2. A person’s life appears to affect other humans epigenetically. When this happens, particularly with a younger person, part of the older person’s characteristics continue on in the life of others.
3. The more our lives become digitalized, it becomes more likely that our thoughts and ideas will continue.
4. Philosophically, I would say reality may change form but it continues on. Will there ever be a time when there is absolutely nothing? If not, i would say that reality always remains real aling with our part in it.
5. Beyond these observations, I simply trust in God.
Two thumbs up with regard to life after death in your last paragraph. I like to say the prospect of eternal nothingness will be heavenly.
Alternatively, when your self-awareness ceases to exist because your brain has permanently ceased to function, self-awareness will come into existence again because an embryo’s brain has developed far enough to achieve it. One of the terms for this is “Generic Subjective Continuity.” This may sound like re-incarnation, but no “soul transmigration” is involved whatsoever. It’s simply one emergent property being followed by another. (kind of the figurative equivalent of going to sleep and awakening with your memory wiped).

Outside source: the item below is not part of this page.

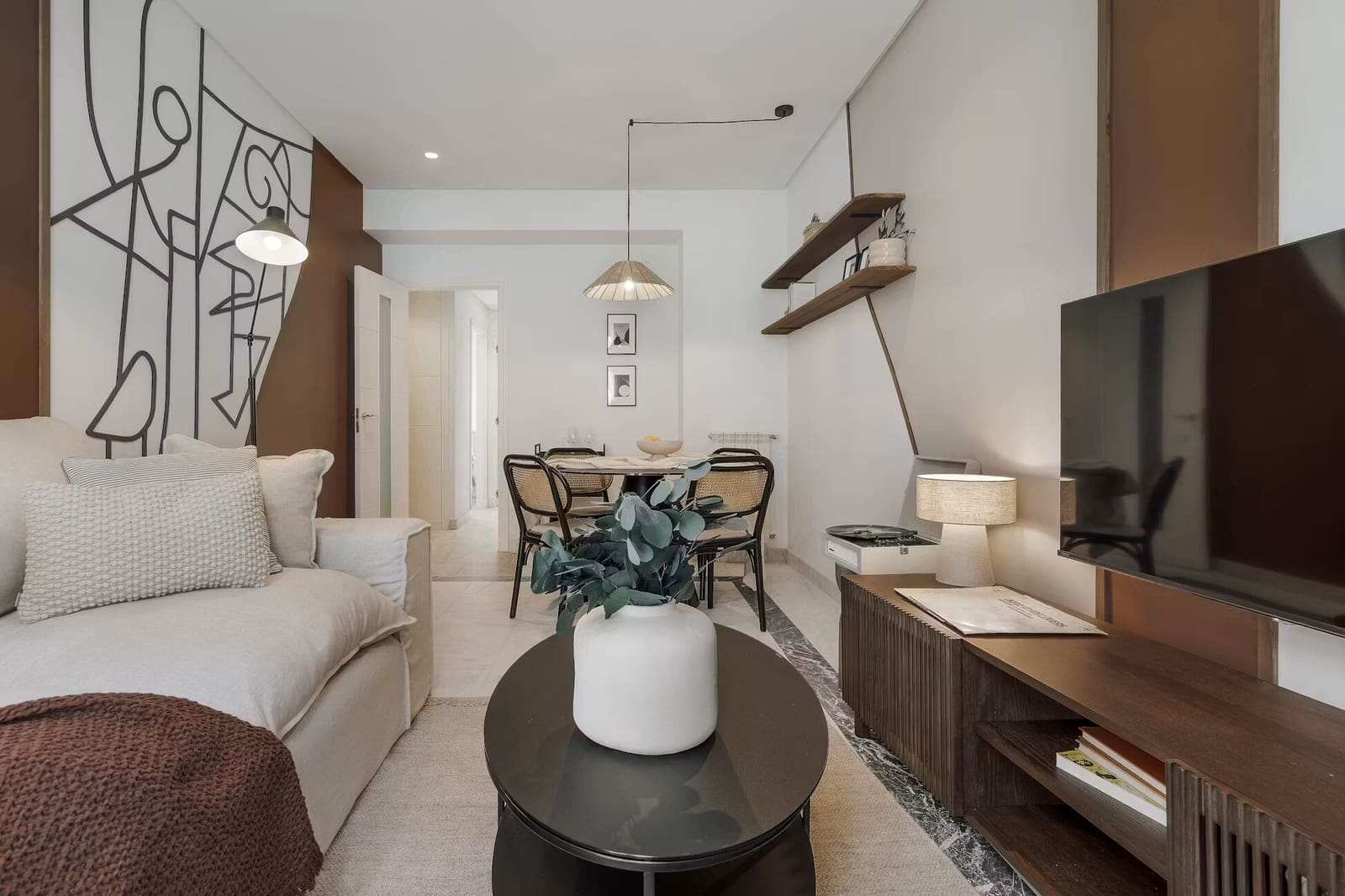 2 makuuhuone Asunto vuokrattavana paikassa Madrid kaupunki - 1 100 € (Ref: 10029863)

Another thought occurs to me concerning your last paragraph: Nirvana is exactly that – nothingness. It cannot be equated with the Christian heaven because what ever else that might be, it is not nothingness.

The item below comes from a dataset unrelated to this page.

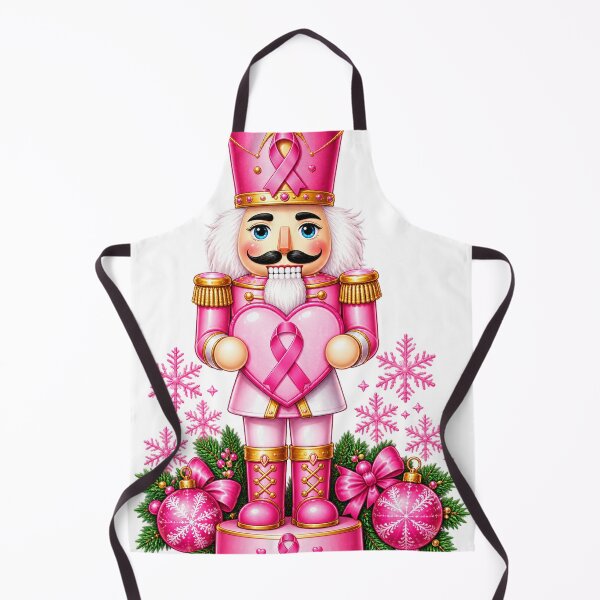 Item preview, Pink Heart Nutcracker Christmas Holiday Display designed and sold by Affiliora.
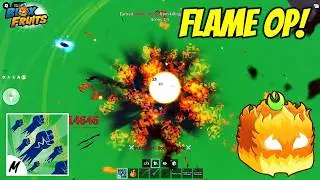 FLAME GODHUMAN ONE SHOT 30M IN BLOX FRUITS PVP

Re Bart’s last para in this post: Leigh Hunt’s poem Abou Ben Adhem. Did Hunt think Ben Adhem was an agnostic? Probably not, since he was a famous Sufi! Probably the poem reflects Hunt’s own agnosticism.
Abou Ben Adhem (may his tribe increase)
Awoke one night from a deep dream of peace
And saw amid the moonlight in his room
Making it rich like a lily in bloom
An angel writing in a book of gold.
Exceeding peace had made Ben Adhem bold.
And to the presence in the room he said
‘What writest thou?’ The vision raised its head
And with a look made of all sweet accord
Answered, ‘The names of those who love the Lord.’
‘And is mine one?’ asked Abou. ‘Nay, not so,’
Replied the angel. Abou spoke more low
But cheerly still. He said ‘I pray thee then,
Write me as one who loves his fellow men.’
The angel wrote, and vanished. The next night
He came back with a great awakening light
And showed the names whom love of God had blessed.
And lo: Ben Adhem’s name led all the rest.
Dear Ehrman,
With your permission, I would like to ask you a specific question 🙂
If you had to choose a religion, which religion would you choose? It’s a question I’m really curious about. Please remember, most muslims are looking forward to seeing you become muslim 🙂 And maybe Mormons 😉
I’d become Christian, probably Episcopalian.